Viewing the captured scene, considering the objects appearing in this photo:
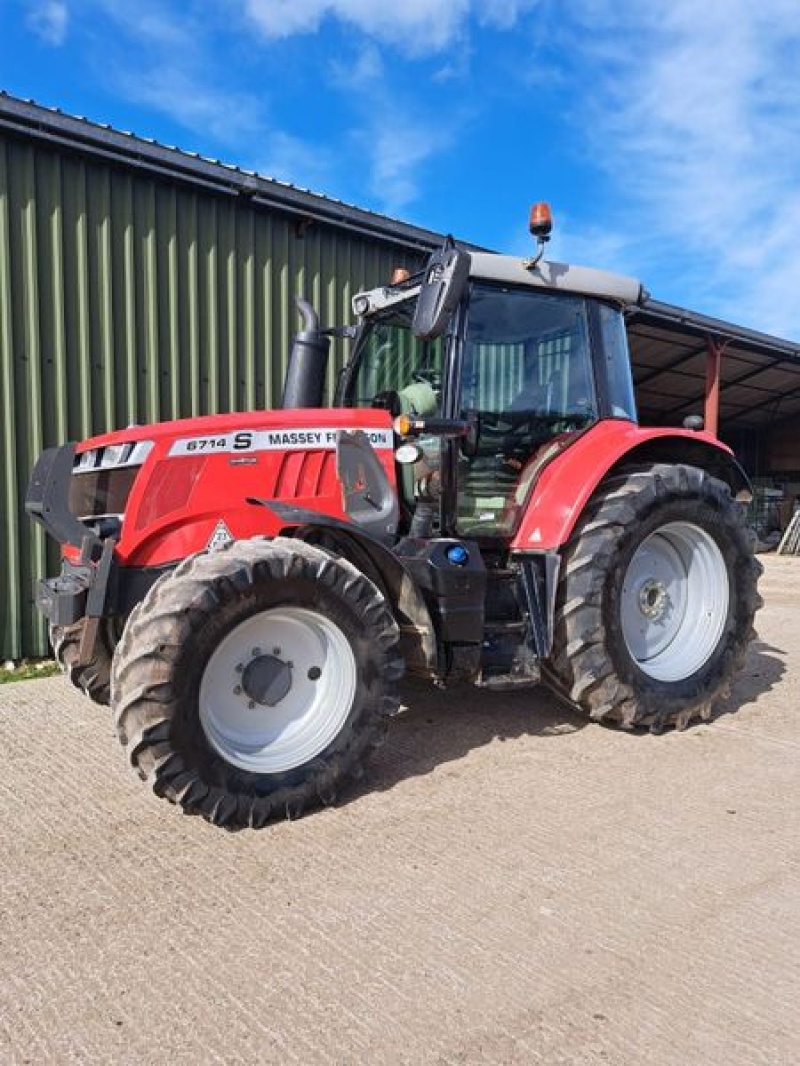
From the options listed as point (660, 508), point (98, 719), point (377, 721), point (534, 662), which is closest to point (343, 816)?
point (377, 721)

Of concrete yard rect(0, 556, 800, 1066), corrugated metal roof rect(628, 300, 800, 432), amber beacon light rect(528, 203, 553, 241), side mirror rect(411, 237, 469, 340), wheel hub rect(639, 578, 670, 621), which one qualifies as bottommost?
concrete yard rect(0, 556, 800, 1066)

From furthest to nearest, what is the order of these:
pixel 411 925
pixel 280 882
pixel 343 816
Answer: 1. pixel 343 816
2. pixel 280 882
3. pixel 411 925

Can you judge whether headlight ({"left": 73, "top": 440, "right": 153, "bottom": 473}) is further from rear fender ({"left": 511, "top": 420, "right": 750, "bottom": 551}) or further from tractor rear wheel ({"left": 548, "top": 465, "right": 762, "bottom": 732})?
tractor rear wheel ({"left": 548, "top": 465, "right": 762, "bottom": 732})

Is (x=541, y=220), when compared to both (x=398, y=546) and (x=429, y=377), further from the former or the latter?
(x=398, y=546)

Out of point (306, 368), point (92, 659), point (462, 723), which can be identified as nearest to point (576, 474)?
point (462, 723)

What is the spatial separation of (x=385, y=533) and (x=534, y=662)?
2.92ft

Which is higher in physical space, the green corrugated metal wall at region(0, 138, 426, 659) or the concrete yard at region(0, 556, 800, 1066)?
the green corrugated metal wall at region(0, 138, 426, 659)

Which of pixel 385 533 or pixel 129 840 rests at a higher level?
pixel 385 533

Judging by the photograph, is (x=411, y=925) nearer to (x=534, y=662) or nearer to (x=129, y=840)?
(x=129, y=840)

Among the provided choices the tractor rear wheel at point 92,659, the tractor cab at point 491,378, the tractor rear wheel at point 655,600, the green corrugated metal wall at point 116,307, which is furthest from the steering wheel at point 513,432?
the green corrugated metal wall at point 116,307

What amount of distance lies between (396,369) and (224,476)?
1346 millimetres

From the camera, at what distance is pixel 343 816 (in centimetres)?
307

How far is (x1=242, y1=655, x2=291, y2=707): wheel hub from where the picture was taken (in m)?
3.09

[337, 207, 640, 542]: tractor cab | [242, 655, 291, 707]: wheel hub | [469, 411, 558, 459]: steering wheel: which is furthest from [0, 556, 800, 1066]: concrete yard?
[469, 411, 558, 459]: steering wheel
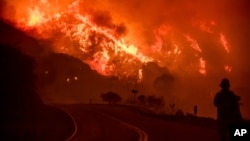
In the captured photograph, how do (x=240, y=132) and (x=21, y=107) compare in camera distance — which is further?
(x=21, y=107)

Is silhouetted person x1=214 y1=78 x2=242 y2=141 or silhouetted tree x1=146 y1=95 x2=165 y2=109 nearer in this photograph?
silhouetted person x1=214 y1=78 x2=242 y2=141

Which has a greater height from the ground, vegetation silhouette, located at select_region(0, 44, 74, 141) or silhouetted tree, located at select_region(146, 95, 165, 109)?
silhouetted tree, located at select_region(146, 95, 165, 109)

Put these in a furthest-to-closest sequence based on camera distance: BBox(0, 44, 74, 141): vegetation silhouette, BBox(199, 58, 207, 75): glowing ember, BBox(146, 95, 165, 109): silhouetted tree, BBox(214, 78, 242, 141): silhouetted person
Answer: BBox(199, 58, 207, 75): glowing ember → BBox(146, 95, 165, 109): silhouetted tree → BBox(0, 44, 74, 141): vegetation silhouette → BBox(214, 78, 242, 141): silhouetted person

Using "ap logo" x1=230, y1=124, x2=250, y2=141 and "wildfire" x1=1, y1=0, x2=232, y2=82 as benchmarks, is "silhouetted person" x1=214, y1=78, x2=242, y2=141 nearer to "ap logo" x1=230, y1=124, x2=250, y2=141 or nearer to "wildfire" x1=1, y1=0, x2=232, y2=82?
"ap logo" x1=230, y1=124, x2=250, y2=141

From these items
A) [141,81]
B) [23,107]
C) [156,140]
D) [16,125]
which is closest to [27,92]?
[23,107]

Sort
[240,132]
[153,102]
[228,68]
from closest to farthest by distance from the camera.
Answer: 1. [240,132]
2. [153,102]
3. [228,68]

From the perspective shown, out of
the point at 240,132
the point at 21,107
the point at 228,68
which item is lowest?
the point at 240,132

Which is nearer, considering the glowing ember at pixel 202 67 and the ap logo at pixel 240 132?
the ap logo at pixel 240 132

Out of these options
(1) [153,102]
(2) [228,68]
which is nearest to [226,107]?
(1) [153,102]

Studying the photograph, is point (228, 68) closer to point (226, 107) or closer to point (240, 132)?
point (226, 107)

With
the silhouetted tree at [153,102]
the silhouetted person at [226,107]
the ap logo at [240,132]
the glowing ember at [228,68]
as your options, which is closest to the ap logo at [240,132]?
the ap logo at [240,132]

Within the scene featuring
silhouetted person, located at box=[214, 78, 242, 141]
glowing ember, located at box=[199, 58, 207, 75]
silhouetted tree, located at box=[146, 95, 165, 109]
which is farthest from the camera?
glowing ember, located at box=[199, 58, 207, 75]

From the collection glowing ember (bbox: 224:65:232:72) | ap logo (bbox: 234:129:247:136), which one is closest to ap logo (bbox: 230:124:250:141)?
ap logo (bbox: 234:129:247:136)

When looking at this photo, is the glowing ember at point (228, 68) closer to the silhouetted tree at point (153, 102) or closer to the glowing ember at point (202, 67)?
the glowing ember at point (202, 67)
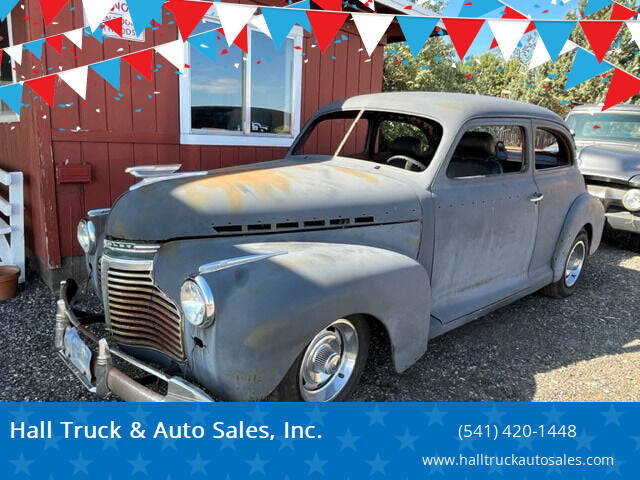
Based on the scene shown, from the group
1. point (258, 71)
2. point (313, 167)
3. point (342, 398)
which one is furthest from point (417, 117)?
point (258, 71)

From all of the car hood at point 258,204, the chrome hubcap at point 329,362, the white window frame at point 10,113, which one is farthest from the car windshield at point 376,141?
the white window frame at point 10,113

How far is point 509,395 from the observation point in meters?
2.87

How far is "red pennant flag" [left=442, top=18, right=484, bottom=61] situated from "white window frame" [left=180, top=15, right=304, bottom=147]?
6.80 ft

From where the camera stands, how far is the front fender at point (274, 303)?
1.94 metres

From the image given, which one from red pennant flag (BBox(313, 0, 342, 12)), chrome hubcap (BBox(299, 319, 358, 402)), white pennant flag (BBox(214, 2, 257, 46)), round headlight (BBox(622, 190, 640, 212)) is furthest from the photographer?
round headlight (BBox(622, 190, 640, 212))

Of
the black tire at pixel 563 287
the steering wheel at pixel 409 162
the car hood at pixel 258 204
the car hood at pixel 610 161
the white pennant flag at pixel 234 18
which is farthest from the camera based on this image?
the car hood at pixel 610 161

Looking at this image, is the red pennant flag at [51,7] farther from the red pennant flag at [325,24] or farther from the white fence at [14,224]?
the red pennant flag at [325,24]

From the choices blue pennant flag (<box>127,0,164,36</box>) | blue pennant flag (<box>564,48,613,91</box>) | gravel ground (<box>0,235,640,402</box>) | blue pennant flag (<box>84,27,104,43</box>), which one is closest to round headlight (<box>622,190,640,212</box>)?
gravel ground (<box>0,235,640,402</box>)

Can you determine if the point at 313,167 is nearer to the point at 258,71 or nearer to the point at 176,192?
the point at 176,192

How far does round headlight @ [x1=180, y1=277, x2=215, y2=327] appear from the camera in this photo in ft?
6.34

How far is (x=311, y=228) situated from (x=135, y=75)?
290 cm

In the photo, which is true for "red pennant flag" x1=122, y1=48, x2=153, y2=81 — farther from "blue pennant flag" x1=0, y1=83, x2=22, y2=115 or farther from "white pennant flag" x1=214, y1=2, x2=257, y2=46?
"white pennant flag" x1=214, y1=2, x2=257, y2=46

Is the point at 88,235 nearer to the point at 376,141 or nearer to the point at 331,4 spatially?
the point at 376,141

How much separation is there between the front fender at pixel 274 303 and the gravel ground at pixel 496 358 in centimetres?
56
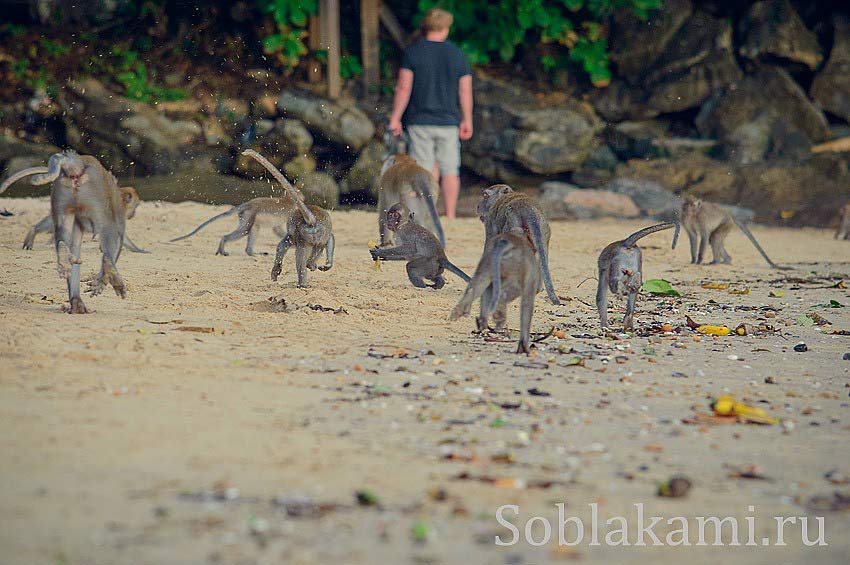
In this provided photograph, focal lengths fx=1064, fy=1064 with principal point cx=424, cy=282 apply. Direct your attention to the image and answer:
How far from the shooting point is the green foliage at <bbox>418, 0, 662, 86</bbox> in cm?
1753

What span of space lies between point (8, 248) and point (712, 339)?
6185mm

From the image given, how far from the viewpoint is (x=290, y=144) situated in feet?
50.7

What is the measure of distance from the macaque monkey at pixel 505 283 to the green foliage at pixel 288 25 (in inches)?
452

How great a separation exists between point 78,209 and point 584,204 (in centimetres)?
946

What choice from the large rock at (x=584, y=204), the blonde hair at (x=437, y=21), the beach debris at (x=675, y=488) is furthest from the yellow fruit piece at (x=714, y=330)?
the large rock at (x=584, y=204)

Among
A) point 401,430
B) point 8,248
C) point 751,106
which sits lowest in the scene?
point 401,430

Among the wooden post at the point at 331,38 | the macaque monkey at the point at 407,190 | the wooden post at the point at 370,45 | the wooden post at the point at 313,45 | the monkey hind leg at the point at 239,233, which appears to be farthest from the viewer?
the wooden post at the point at 313,45

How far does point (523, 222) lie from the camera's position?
7.50m

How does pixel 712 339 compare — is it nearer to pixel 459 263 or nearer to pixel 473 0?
pixel 459 263

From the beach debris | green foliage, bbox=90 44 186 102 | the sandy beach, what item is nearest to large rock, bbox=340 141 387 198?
green foliage, bbox=90 44 186 102

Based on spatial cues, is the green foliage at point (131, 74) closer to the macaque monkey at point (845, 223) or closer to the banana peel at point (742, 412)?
the macaque monkey at point (845, 223)

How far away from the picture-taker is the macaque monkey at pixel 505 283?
623 cm

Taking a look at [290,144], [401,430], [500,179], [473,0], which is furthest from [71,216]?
[473,0]

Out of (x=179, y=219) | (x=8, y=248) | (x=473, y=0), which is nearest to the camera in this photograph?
(x=8, y=248)
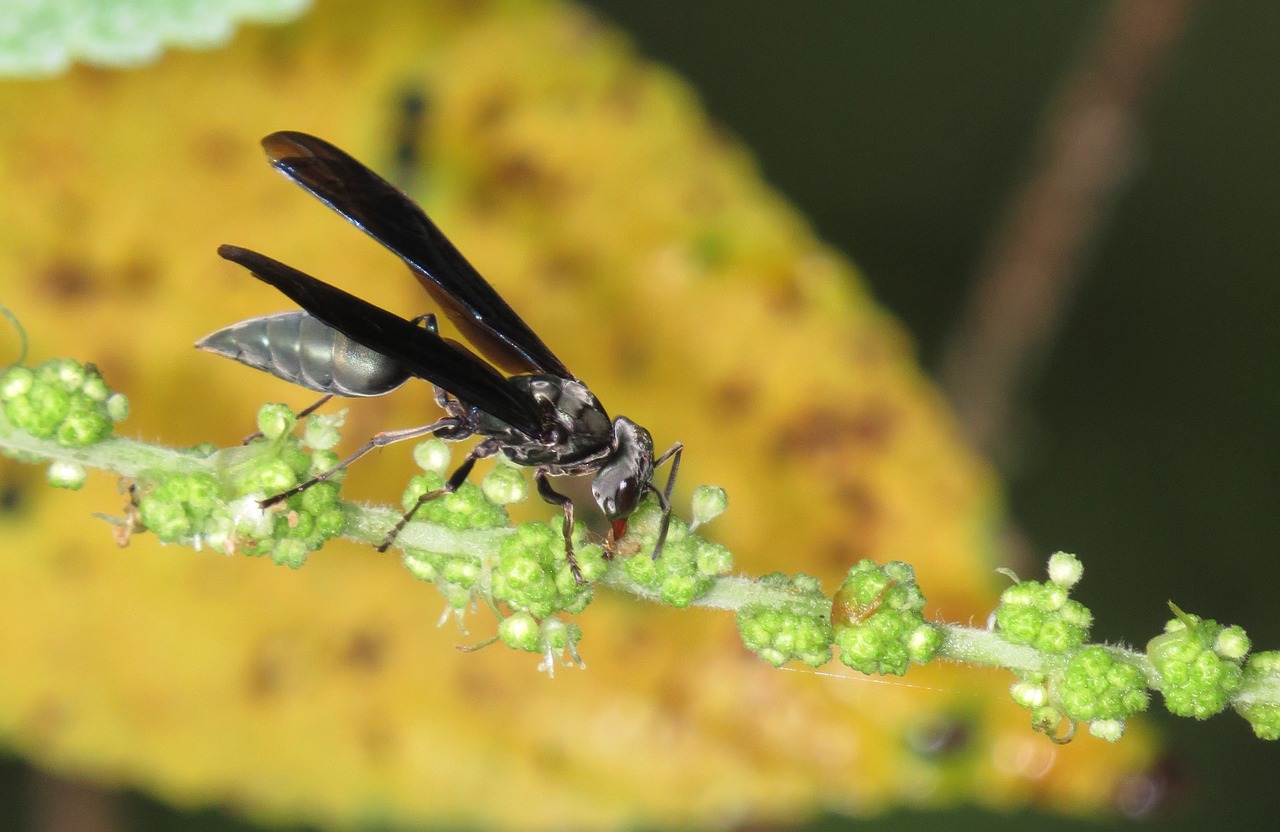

## WORK TO BE COMPLETED
Reproduce, without alteration, the lines of the listing between the line containing "From all of" and the line containing "1.94 metres", inclusive.

## PROBLEM SOLUTION
From all of the car hood at point 258,204, the chrome hubcap at point 329,362, the white window frame at point 10,113, which one is farthest from the car windshield at point 376,141?
the white window frame at point 10,113

How far is point 509,395 from the observation point in meters?
2.87

How far is "red pennant flag" [left=442, top=18, right=484, bottom=61] situated from "white window frame" [left=180, top=15, right=304, bottom=147]?
6.80 ft

From where the camera stands, how far is the front fender at point (274, 303)?
1.94 metres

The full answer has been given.